Task details:
Below are entries; output exactly the lines from the one with "CD /DVD /Blu-ray/" to the one with "New Era Mlb", both included, and nothing else.

[[ Supplied information open ]]

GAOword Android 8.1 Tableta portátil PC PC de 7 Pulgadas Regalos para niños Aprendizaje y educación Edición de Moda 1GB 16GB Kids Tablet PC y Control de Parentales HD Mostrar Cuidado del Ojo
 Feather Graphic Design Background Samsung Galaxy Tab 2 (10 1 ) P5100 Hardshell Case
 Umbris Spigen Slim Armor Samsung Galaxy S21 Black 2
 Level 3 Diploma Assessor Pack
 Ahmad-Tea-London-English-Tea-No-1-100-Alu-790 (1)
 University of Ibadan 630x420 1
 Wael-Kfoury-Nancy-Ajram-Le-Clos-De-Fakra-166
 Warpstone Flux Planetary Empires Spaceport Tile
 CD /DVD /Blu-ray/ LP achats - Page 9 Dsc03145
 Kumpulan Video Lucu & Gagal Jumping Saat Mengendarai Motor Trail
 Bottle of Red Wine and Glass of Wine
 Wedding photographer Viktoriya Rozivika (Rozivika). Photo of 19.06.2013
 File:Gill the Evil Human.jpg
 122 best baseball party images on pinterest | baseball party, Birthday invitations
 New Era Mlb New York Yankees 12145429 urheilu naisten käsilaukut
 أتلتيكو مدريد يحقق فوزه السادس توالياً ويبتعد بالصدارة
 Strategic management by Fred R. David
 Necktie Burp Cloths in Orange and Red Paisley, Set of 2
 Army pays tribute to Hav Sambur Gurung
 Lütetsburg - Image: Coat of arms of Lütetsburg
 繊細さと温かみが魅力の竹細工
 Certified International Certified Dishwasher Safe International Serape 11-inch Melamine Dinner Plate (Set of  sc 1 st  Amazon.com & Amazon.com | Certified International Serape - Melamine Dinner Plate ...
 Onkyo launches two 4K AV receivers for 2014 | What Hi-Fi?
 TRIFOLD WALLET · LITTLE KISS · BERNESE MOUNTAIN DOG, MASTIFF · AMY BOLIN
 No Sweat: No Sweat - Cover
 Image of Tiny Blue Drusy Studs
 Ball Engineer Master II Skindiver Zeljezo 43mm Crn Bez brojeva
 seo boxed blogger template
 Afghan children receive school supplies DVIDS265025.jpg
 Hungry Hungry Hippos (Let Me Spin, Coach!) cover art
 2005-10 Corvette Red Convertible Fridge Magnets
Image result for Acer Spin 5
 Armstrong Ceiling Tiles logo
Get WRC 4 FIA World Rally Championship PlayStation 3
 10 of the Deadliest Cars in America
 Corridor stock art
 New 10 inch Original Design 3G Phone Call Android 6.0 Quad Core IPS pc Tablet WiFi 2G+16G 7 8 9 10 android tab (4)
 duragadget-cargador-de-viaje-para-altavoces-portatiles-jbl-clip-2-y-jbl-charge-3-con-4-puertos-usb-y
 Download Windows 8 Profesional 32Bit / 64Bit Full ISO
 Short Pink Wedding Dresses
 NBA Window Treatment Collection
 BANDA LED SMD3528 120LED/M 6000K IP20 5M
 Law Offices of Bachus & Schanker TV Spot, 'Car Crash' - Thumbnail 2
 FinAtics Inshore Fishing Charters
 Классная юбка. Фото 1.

[[ Supplied information closed ]]

Result for this exercise:
 CD /DVD /Blu-ray/ LP achats - Page 9 Dsc03145
 Kumpulan Video Lucu & Gagal Jumping Saat Mengendarai Motor Trail
 Bottle of Red Wine and Glass of Wine
 Wedding photographer Viktoriya Rozivika (Rozivika). Photo of 19.06.2013
 File:Gill the Evil Human.jpg
 122 best baseball party images on pinterest | baseball party, Birthday invitations
 New Era Mlb New York Yankees 12145429 urheilu naisten käsilaukut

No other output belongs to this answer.